Diseases of skeletal muscle are termed myopathies while diseases of nerves are called neuropathies falling under neuromuscular disease. Symptoms may include weakness spasticity myoclonus and myalgia affecting both function and causing pain. Diagnostic procedures include testing creatine kinase levels in blood or performing electromyography to measure electrical activity. Muscle biopsy identifies specific myopathies alongside genetic testing for DNA abnormalities associated with dystrophies. Inactivity malnutrition disease and aging increase breakdown leading to sarcopenia which causes frailty and its consequences. Cancer AIDS and heart failure can cause cachexia resulting in significant muscle loss known as wasting. Human spaceflight involving prolonged periods of weightlessness results in weakening and atrophy of muscles. Research uses cell culture systems derived from healthy or diseased tissue biopsies to model these conditions. Electrical stimulation determines force and contraction speed at different frequencies related to fiber-type composition within groups. Surface EMG measures action potentials occurring from hyperpolarization of motor axons sent by nerve impulses. Non-invasive elastography techniques measuring muscle noise are undergoing experimentation to monitor neuromuscular disease progression.
Common questions
What percentage of body weight does skeletal muscle make up in healthy young adults?

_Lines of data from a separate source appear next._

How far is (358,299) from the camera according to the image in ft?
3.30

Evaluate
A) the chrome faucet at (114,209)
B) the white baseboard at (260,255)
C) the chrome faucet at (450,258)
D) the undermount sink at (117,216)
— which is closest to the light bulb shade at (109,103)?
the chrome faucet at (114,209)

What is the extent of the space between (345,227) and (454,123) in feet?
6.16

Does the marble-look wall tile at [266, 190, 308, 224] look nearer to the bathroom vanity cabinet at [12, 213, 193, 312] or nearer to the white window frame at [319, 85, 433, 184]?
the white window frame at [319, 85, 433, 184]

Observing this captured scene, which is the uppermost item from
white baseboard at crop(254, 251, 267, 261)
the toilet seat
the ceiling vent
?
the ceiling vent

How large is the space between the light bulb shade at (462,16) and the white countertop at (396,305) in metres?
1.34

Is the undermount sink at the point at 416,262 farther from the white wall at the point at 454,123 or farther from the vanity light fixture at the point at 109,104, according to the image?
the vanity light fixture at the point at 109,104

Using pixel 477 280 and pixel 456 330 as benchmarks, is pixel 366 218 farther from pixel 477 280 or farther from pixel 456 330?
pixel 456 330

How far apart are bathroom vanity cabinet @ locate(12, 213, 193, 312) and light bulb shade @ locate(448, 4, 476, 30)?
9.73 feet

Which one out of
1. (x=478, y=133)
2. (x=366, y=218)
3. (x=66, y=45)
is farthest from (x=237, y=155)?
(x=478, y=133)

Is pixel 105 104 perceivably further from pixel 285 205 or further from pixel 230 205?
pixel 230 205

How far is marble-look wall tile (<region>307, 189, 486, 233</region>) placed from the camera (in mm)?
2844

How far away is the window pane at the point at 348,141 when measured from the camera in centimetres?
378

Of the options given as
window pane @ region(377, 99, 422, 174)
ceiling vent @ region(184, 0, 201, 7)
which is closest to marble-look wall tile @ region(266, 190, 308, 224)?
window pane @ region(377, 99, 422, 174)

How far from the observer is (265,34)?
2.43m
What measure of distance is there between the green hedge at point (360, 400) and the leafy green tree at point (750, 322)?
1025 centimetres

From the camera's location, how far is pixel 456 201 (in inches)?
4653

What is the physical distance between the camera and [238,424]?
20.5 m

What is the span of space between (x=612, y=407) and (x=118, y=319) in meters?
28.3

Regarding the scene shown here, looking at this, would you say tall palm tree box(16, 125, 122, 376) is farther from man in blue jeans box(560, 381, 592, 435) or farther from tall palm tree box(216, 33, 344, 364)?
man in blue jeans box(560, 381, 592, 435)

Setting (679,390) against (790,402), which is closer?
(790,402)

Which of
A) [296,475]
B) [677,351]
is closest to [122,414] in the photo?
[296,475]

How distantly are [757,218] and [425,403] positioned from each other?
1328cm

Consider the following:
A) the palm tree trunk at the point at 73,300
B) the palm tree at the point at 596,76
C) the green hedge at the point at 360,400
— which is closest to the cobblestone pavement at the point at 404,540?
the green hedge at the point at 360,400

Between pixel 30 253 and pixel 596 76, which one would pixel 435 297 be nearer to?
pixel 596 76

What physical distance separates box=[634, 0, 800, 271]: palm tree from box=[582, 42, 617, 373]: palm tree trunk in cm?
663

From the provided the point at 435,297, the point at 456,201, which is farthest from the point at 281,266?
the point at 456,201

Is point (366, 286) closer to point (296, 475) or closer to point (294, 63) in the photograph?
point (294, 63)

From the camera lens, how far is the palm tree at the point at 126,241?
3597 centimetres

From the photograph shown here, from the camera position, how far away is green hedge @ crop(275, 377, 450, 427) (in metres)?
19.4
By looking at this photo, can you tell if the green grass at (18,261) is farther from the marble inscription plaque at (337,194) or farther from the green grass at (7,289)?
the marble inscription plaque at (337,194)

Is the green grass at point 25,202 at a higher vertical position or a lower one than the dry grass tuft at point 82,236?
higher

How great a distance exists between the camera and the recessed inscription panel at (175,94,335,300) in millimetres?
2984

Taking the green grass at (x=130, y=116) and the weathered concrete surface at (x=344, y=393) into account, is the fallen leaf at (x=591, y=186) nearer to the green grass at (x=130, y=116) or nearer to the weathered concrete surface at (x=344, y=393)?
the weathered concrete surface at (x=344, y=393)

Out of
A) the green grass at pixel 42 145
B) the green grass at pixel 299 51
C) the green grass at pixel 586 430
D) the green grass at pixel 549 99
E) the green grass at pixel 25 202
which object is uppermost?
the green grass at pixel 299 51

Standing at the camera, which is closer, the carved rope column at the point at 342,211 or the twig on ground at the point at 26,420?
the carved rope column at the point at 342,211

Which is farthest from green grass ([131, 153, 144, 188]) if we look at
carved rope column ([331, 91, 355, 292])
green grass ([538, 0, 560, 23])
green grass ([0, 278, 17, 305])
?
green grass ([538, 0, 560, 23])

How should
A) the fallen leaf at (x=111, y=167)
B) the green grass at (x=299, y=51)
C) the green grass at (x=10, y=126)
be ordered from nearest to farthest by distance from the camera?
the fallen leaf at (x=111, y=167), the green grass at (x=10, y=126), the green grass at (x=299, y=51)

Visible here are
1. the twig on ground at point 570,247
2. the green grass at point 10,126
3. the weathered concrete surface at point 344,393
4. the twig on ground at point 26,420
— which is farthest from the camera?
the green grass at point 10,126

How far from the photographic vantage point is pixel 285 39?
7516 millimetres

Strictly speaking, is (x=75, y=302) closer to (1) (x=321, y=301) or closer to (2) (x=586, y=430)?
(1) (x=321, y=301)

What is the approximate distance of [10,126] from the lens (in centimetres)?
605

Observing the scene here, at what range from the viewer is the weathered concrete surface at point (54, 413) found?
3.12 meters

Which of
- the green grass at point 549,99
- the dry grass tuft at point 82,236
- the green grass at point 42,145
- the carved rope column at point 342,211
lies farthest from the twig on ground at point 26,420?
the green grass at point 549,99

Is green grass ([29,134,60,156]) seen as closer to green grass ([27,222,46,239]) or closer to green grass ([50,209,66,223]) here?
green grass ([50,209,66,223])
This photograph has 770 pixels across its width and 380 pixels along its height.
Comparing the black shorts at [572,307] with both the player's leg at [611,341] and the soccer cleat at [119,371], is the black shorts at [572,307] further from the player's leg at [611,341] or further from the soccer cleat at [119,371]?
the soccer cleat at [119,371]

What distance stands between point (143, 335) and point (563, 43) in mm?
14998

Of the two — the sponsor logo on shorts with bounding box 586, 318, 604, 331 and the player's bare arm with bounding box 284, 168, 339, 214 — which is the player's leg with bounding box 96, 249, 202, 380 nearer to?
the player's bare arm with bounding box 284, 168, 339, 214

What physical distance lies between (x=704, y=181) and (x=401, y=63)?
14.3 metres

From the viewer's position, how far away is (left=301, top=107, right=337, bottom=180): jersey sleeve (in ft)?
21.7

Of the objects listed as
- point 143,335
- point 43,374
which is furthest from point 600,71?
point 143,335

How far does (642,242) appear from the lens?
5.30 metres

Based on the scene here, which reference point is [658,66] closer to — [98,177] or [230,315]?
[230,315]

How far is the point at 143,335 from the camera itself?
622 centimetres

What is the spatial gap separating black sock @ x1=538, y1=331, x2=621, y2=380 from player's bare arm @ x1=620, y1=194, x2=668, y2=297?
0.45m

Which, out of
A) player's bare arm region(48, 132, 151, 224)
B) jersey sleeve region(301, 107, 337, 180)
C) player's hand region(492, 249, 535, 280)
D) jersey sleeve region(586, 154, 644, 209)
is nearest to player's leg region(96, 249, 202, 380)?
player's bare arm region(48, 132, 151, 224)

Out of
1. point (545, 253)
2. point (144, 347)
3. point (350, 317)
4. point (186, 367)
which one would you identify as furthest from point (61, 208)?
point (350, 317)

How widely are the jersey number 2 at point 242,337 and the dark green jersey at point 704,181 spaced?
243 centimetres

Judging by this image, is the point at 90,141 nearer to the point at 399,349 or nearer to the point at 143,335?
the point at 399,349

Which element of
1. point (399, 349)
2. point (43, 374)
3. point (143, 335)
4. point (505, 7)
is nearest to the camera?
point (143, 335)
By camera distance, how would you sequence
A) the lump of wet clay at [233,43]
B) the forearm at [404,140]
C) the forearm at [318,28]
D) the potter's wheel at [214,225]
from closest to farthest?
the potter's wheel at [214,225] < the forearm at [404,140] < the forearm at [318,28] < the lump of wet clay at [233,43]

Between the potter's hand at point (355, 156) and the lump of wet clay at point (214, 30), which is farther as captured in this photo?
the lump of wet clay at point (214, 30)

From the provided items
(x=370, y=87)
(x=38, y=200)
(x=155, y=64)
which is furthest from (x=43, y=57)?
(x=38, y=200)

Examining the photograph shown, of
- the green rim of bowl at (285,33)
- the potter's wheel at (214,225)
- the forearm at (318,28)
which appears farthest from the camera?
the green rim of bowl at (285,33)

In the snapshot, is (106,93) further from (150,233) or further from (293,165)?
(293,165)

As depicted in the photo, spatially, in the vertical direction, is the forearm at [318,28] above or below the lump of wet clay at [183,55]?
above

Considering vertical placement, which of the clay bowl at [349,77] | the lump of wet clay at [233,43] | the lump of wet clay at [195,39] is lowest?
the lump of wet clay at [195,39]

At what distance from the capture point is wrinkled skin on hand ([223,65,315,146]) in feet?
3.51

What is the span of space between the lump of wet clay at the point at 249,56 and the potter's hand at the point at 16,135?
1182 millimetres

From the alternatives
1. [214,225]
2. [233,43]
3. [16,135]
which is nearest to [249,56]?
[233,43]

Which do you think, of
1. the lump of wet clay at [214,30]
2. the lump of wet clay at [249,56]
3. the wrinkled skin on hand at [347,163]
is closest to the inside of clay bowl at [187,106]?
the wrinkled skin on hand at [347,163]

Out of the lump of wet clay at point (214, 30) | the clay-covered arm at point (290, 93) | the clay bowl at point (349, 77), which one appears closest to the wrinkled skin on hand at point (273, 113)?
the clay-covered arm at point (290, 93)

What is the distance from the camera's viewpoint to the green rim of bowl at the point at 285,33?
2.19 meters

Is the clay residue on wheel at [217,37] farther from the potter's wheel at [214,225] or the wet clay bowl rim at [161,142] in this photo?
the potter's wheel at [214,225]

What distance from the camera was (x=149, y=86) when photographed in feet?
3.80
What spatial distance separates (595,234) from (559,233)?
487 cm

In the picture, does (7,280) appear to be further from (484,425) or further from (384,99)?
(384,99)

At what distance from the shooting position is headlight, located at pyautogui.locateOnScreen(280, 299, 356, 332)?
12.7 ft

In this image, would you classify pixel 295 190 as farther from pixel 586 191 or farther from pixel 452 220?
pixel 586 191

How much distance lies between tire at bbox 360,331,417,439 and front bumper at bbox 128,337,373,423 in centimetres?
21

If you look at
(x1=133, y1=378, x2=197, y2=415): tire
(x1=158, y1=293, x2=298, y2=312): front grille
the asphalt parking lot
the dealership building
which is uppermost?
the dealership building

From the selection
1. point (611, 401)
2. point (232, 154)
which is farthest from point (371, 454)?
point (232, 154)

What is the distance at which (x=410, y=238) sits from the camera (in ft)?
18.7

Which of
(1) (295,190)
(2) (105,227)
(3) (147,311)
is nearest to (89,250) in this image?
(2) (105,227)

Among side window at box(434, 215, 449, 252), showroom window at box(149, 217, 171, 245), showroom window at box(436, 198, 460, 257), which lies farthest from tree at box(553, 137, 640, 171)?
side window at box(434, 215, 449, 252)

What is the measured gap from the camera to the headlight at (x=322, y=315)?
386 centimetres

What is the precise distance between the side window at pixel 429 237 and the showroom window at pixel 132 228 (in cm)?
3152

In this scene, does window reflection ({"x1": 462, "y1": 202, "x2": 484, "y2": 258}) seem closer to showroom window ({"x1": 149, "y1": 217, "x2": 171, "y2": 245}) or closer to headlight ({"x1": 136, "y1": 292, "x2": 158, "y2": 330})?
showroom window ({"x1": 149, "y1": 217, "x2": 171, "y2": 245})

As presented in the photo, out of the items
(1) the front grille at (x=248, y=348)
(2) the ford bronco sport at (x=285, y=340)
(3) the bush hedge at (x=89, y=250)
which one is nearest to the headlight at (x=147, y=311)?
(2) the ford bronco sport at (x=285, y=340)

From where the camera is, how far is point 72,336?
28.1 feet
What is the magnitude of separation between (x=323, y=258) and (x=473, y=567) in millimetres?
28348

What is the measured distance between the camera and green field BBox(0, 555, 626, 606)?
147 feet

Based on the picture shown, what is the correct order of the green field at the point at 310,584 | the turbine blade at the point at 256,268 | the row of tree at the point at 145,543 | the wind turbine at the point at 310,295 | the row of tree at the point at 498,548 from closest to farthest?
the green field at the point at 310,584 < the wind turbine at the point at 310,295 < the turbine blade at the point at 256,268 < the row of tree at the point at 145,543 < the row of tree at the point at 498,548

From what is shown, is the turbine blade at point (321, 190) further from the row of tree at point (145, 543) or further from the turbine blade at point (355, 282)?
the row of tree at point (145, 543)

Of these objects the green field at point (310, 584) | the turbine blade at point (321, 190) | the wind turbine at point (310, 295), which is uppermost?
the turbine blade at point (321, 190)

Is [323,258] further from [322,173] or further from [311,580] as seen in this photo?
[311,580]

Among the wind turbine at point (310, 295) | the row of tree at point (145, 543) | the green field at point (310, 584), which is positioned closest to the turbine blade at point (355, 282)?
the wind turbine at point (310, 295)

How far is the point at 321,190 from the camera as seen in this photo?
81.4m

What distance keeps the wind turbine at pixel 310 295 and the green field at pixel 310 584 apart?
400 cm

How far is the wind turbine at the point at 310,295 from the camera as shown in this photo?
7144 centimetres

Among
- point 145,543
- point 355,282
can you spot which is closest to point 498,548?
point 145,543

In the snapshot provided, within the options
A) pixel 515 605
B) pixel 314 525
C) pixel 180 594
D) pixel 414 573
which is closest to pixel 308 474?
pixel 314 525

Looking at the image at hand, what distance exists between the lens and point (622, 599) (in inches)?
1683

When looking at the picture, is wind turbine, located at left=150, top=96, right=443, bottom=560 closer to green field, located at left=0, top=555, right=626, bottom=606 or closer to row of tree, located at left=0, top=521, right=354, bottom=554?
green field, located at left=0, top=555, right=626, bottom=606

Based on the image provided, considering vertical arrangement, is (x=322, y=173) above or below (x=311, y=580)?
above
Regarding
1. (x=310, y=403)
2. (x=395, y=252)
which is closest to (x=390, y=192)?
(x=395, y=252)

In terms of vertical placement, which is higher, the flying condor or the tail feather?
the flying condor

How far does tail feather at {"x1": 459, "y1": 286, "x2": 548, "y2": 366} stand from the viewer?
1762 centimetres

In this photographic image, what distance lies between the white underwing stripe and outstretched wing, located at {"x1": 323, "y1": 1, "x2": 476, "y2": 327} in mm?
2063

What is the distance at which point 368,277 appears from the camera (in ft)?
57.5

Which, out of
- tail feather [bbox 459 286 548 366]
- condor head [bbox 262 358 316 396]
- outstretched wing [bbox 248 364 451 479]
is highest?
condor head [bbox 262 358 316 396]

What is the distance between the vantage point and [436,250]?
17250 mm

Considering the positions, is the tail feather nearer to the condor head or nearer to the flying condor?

Skeletal muscles make up around 40% of body weight in healthy young adults. More than 600 skeletal muscles exist in the human body to perform this function.
How do calcium ions trigger contraction in Skeletal muscle cells?
Calcium ions released from the sarcoplasmic reticulum bind to troponin causing tropomyosin to move and expose binding sites on actin. This allows myosin heads to attach and perform ATP-dependent cross-bridge cycling that shortens the muscle.
Which Skeletal muscle fiber type contains approximately 80 percent type I fibers in humans?
The soleus muscle is about 80% type I fibers while other muscles like the quadriceps contain approximately 52% type I fibers. Type I fibers appear red due to high levels of myoglobin and contain more mitochondria than other types.
When does natural hypertrophy stop during human development?
Natural hypertrophy normally stops at full growth in the late teens after puberty accelerates the process. Muscle fibers grow when exercised and shrink when not in use due to changes in myofibril numbers.
What relative risk of mortality applies to the highest walking group compared to the lowest group?
Relative risk of mortality for the highest walking group was 0.35 compared to the lowest group set at 1.0. The fourth quartile reached 10,901 steps daily while the lowest quartile averaged 3,553 steps per day.